On one side, in capitals, it reads "NATIONAL KEY / USA," and on the other, "COLE." Below this there is a line or two of indecipherable characters, smudged down to the level of the key itself. This key's turned aside tumblers several thousand times, but I’ve not used it now for several years.
I take it with me to Montana whenever I visit home. It works the back door of my parents' house (I've finally gotten used to calling it 'my parents' house' and not my own) and leads you to the cramped back foyer that stands at the top of a steep narrow staircase. On the walls there my dad's posters of Larry Bird and Mike Schmidt used to greet any visitors to his basement office. The stairs don’t seem so high now, but they seemed both broader and taller when my brother and I, maybe eight and ten, piled our blocks and Legos and any other stackable things we could find on every step before we sent a single block off the top stair, triggering a catastrophic landslide that demolished the quaint mountainside town we’d built below. Who knows how many Sunday afternoons we wasted playing "Avalanche."

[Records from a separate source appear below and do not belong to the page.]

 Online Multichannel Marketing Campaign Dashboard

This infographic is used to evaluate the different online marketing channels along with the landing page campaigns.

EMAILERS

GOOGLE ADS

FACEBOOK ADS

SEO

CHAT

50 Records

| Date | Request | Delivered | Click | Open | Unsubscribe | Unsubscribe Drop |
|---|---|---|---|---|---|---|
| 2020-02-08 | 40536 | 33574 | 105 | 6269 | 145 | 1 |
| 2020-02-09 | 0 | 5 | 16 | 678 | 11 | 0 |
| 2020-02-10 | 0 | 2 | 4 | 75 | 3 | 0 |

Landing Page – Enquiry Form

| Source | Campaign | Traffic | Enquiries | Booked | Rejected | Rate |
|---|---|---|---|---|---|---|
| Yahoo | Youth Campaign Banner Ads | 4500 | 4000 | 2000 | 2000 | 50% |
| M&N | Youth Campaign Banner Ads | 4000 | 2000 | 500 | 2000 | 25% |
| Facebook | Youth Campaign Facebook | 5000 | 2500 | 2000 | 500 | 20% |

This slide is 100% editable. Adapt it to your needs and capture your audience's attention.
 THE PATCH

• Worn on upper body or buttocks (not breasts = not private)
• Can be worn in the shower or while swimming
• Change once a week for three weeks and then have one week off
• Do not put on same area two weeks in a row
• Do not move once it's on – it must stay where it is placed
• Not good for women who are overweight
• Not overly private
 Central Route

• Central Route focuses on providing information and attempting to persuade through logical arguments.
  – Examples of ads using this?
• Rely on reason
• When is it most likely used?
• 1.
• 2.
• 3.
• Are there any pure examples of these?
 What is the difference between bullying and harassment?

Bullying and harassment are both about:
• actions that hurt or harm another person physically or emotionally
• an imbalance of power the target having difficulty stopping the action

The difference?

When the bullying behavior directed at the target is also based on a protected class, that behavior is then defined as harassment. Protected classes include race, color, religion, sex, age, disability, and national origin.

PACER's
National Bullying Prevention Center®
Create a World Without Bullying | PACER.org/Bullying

Beyond, above, would be the dining room, small already and made more crowded by the insistent blockish bodies of the washer and dryer. If you turned left here, and then left again, you'd enter the room my brother and I shared, but you'd have to pause at the place (hidden by a generic piece of art) where a meaner teenaged me stabbed his fist through the drywall. ("Um…" "Charles Patrick Bahls, what are you doing in there?!")
My brother had the top bunk, and this suited me well: I preferred the sense of seclusion and retreat the bottom bunk gave me. It was easy to block off light by hanging a couple of blankets from above. I could pretend I slept in a cave. It also made it easier to hide whatever contraband (bootlegged liquor, purloined fire extinguishers, etc.) I didn’t want my parents to find. Only once did I regret having the bottom bunk, the once my brother was so ill that he was unable to make it to the bathroom before he got sick: his high-up perch gave him incredible range.
If you stayed your course and instead went straight past the washer and dryer, you'd see our walk-in pantry on the right as you made your way into the kitchen, really an outgrowth of the dining room (if not the other way around). It sported a matching set of Kenmore appliances, cozily colored a dull grease-spattered chartreuse. On Sunday mornings in midwinter my dad would pull the cutting board from its built-in slot in the countertop and set to work on the bucketfuls of perch he'd caught at Canyon Ferry Lake, listening to Garrison Keillor as the trash bin filled with fish guts and the pile of pink flesh (ohhhh so good steamed and dipped in butter) grew higher and higher in front of him.
Keep going and you'd reach the living room, a den dominated for years by a Curtis Mathes console TV that must have stood taller than I did until I was ten years old. We worked its channels by running our fingers along a column of touch-sensitive strips at the console's right. One weekend afternoon my brother and I discovered that we received two channels that showed Hee Haw in the same time slot, one channel on a slightly longer delay than the other. This discovery was the source of indescribable hilarity as we tortured our mother for the next half-hour by flipping back and forth quickly to make Minnie Pearl and Roy Acuff stutter like Max Headroom.
Onward. You'd take a right (unless you left through the front door, straight ahead) and come upon our mother's den, a room piled high with comic books and baseball cards, and filing cabinets filled with everything from old academic records to unused clothing patterns. Of all the rooms in that house, I spent the least time here, but it was a pleasant place, offering a vantage on the front yard, and a west-facing view that caught the summer sun on its way down, reflecting warmly on the hardwood floor.
At last you'd take a right, steering clear of the closet where my mother kept unsorted piles of god-knows-what, and entering the small bathroom that served us four. It had no shower until long after I'd moved away, so a quick hair-washing was impossible unless you used the kitchen sink or (as I did in high school when my hair grew nearly to my waist) the institutional trough-like beast in the basement below. Baths were enjoyable, though, and when I reached a certain age I'd bring in my boom box and listen to Queen or Pink Floyd while lounging in the warm water. I felt safe there, ensconced at the center of the house's spiral.
There's a single small window in the bathroom, high up in the wall, looking out over the back yard and the steps we’d climbed to take us to the back door where we began. Beyond you can see the scrub-covered hills at the city’s north. Sometimes after bathing I would stand, dripping, at the edge of the tub, gazing absentmindedly at those hills, wondering what lay beyond.